▸ Prompt: Below are the records. Reproduce exactly the lines from the one containing "The dining area" through the final line, and omit any pictures.

Segment Open

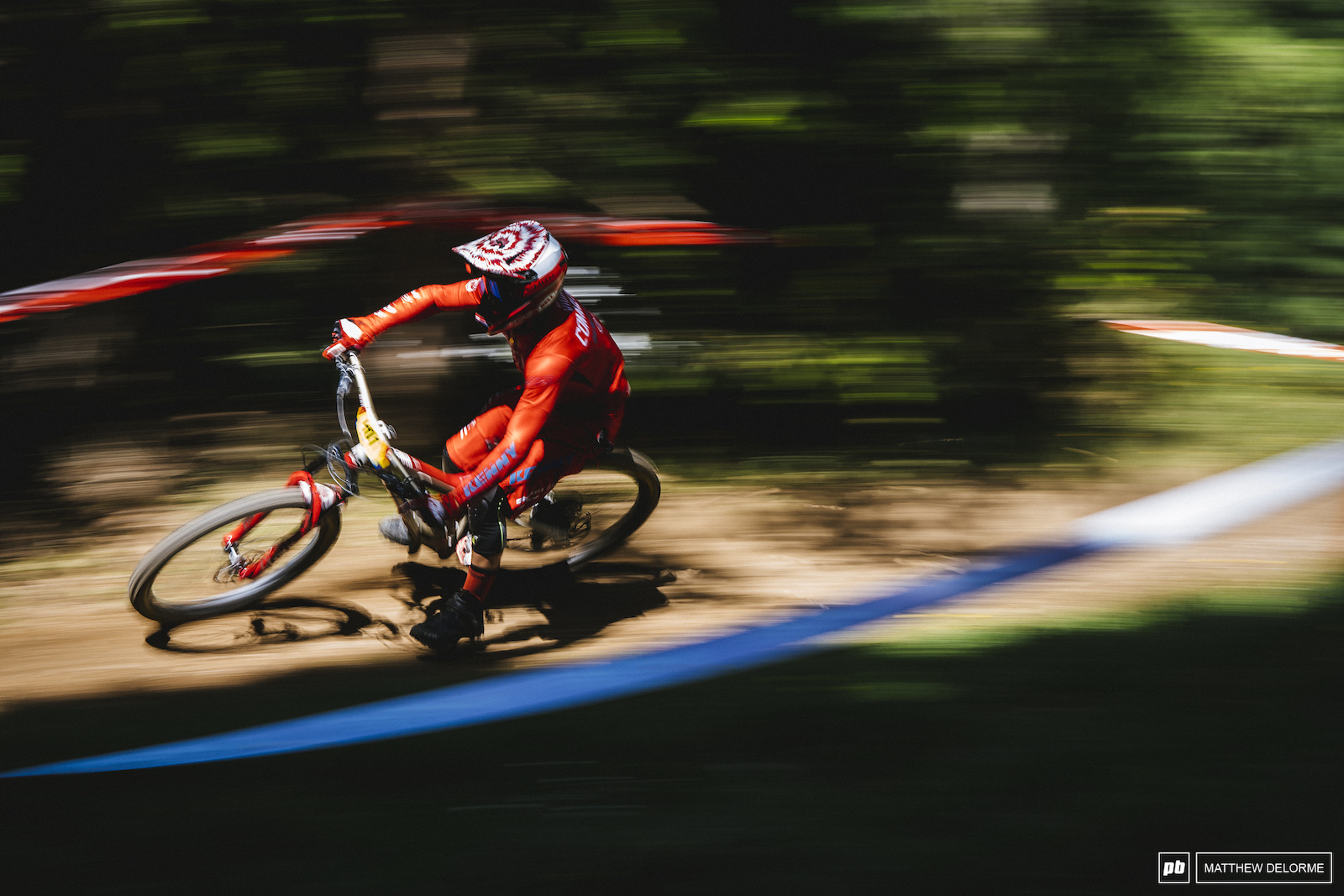Antoine Vidal speeds through the forest in Val Di Fassa Italy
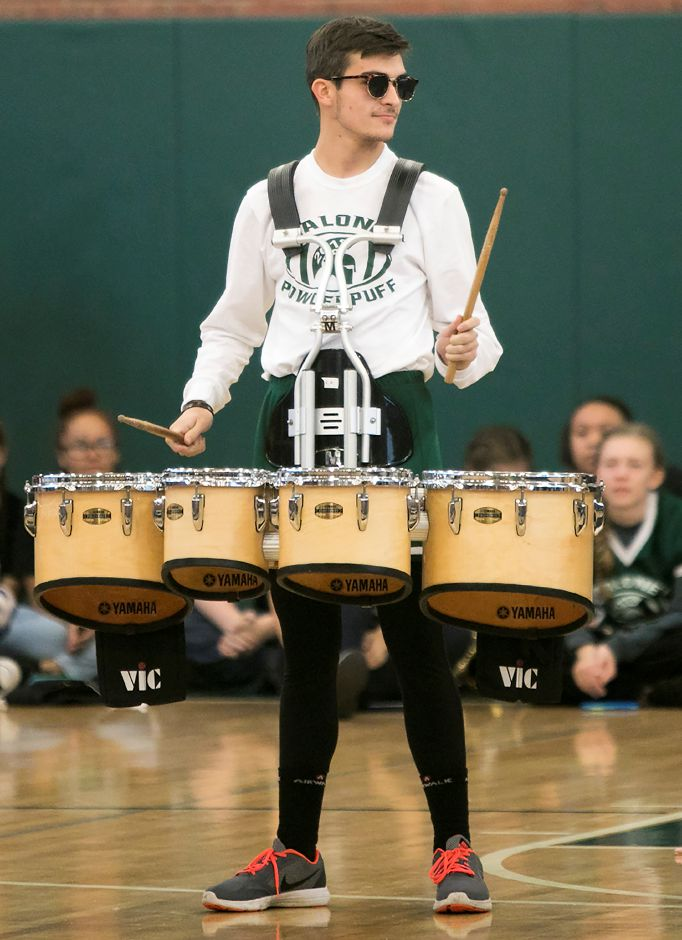 Evan Adamowicz, 18, performs with the Maloney drumline during the annual pep rally at Maloney High School in Meriden, Wednesday, Nov. 22, 2017. | Dave Zajac, Record-Journal
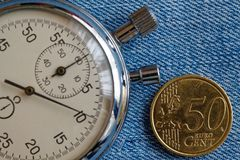 Moeda do Euro com uma denominação de 50 euro- centavos e de cronômetro no contexto azul da sarja de Nimes - fundo do negócio Imagem de Stock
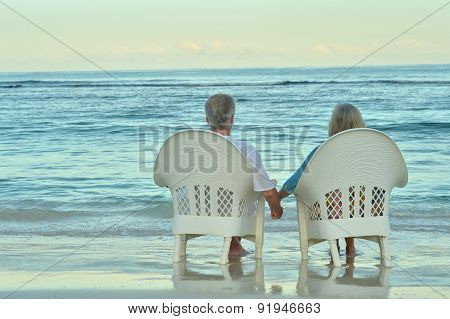 Elderly couple sitting on the shore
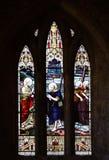 Ett målat glassfönster Matthew 4 19 Arkivfoto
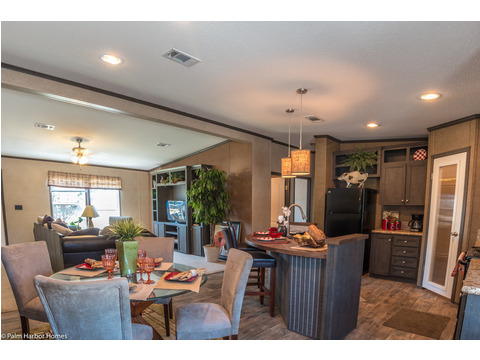 The dining area and the kitchen are in close proximity to the living room and the guest area in the Homeland model ML30483H manufactured home by Palm Harbor Homes with 3 Bedrooms, 2 Baths, 1,440 Sq. Ft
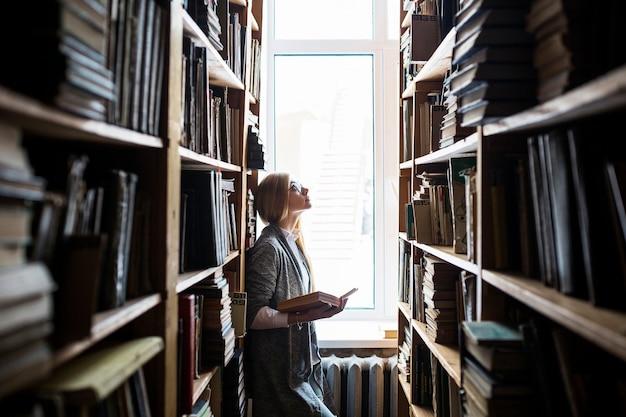 Женщина с книгой, глядя на книжные полки Premium Фотографии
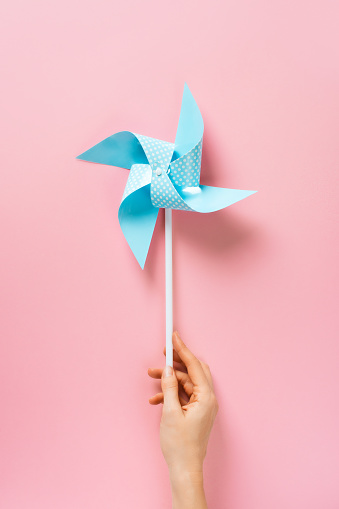 Blue paper pinweel on pink background. Energy ecological concept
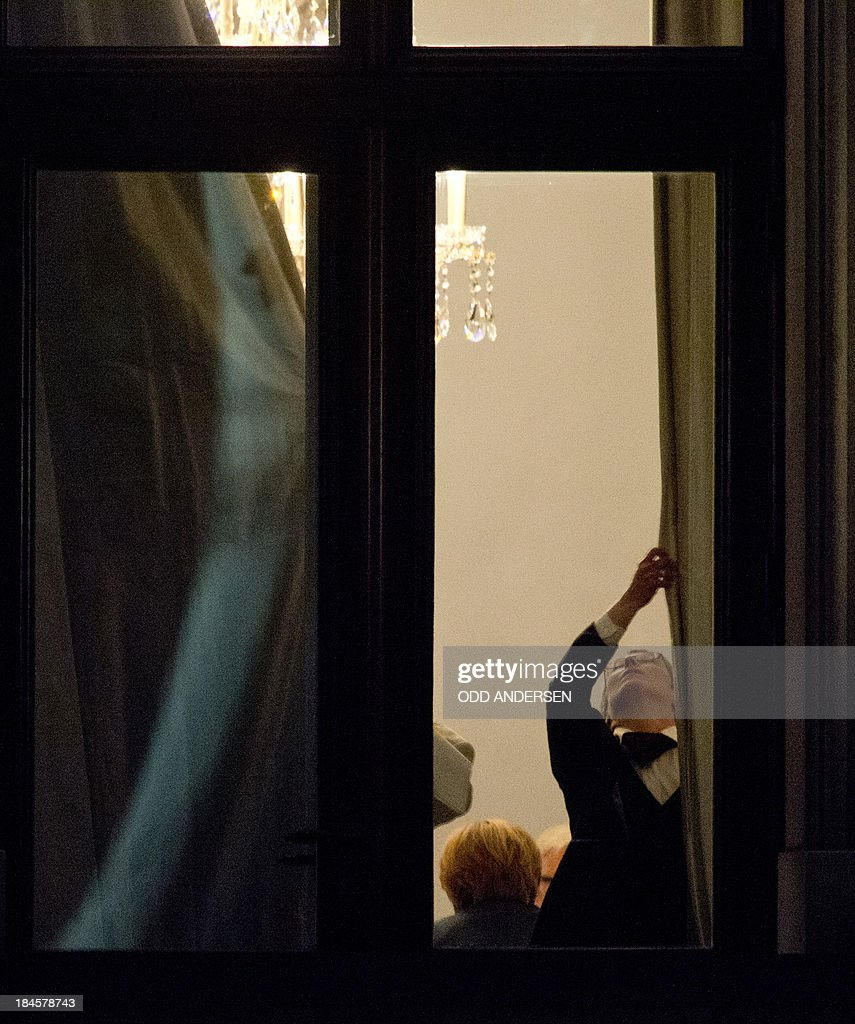 A staff member closes the curtains as German Chancellor Angela Merkel sits in a meeting with her party colleagues and possible coalition partner SPD at the Jakob Kaisers haus at the German parliament during the 2nd round of exploratory talks on forming a coalition government in Berlin on October 14, 2013. The exploratory talks with the left-leaning ecologist party are part of Merkel's hunt for a governing partner after her conservatives won September 22 elections but fell short of a ruling majority.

Segment Closed

▸ Exercise answer:
 The dining area and the kitchen are in close proximity to the living room and the guest area in the Homeland model ML30483H manufactured home by Palm Harbor Homes with 3 Bedrooms, 2 Baths, 1,440 Sq. Ft
 Женщина с книгой, глядя на книжные полки Premium Фотографии
 Blue paper pinweel on pink background. Energy ecological concept
 A staff member closes the curtains as German Chancellor Angela Merkel sits in a meeting with her party colleagues and possible coalition partner SPD at the Jakob Kaisers haus at the German parliament during the 2nd round of exploratory talks on forming a coalition government in Berlin on October 14, 2013. The exploratory talks with the left-leaning ecologist party are part of Merkel's hunt for a governing partner after her conservatives won September 22 elections but fell short of a ruling majority.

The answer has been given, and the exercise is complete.